> _EXCERPTED PASSAGE_:
# Potty Training?



## Kitsune_Gem

So my two females are doing something that I have only seen one of my other females do, they did not learn this behavior from her, as she died about 6 months before these two where born.

They are currently both nursing one litter, and have seem to have taken up the habit of peeing in one area of the cage. Granted its nice for a quick clean up, but Ive never seen any of my other mice do this besides one. Now these two only do it while they are on a litter. Right before they had their little ones, they went where ever, but a few days before hand they start to pee in one area, my other mom who passed away did the same thing, it clues me in on how soon Ill have little buds.

Has anyone else seen this in their mice?
They seem to poo in the same area too.


----------



## Daphne

I know my hamster breeder friend always litter trains her hamsters, but my girlfriend's mice pee and poop all over the place!


----------



## Kitsune_Gem

My Girls only do this from a few days before they are due, to the week that the babies are weened, after that its a free for all again.


----------



## Pamplemousse

Our 3 does have a toilet (little plastic house type thing) and use it. They don't pee anywhere else (except on their wheel...guess the excitement is too much!) They poo wherever.

Many of the does I've had in the past (used to breed) also used a "toilet" area if it was provided. I've found it doesn't happen until they reach maturity. I don't think it's that rare, and makes cleaning pretty easy.

I've never seen this behaviour in bucks, who in my experience pee and dribble everywhere they can. Lovely.

> _WORK TO COMPLETE_:
From the thread about mice using one spot as a toilet, pull out the passage from "My Girls only" up to and including "They poo wherever.", copying it word for word.

> _DATASET_:

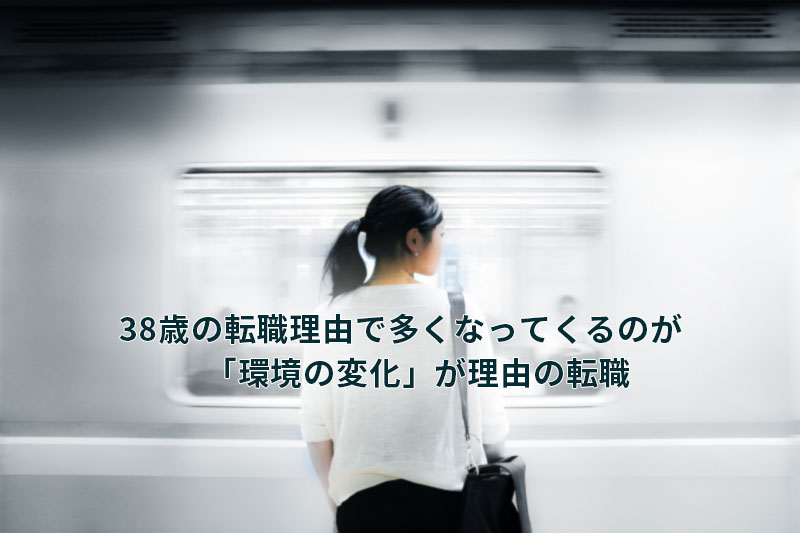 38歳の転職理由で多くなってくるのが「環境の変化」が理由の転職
==
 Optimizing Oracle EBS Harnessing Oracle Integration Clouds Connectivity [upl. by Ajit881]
...
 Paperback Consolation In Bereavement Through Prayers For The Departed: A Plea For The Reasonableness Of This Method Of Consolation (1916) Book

> _OUTPUT OF THE EXERCISE_:
My Girls only do this from a few days before they are due, to the week that the babies are weened, after that its a free for all again.


----------



## Pamplemousse

Our 3 does have a toilet (little plastic house type thing) and use it. They don't pee anywhere else (except on their wheel...guess the excitement is too much!) They poo wherever.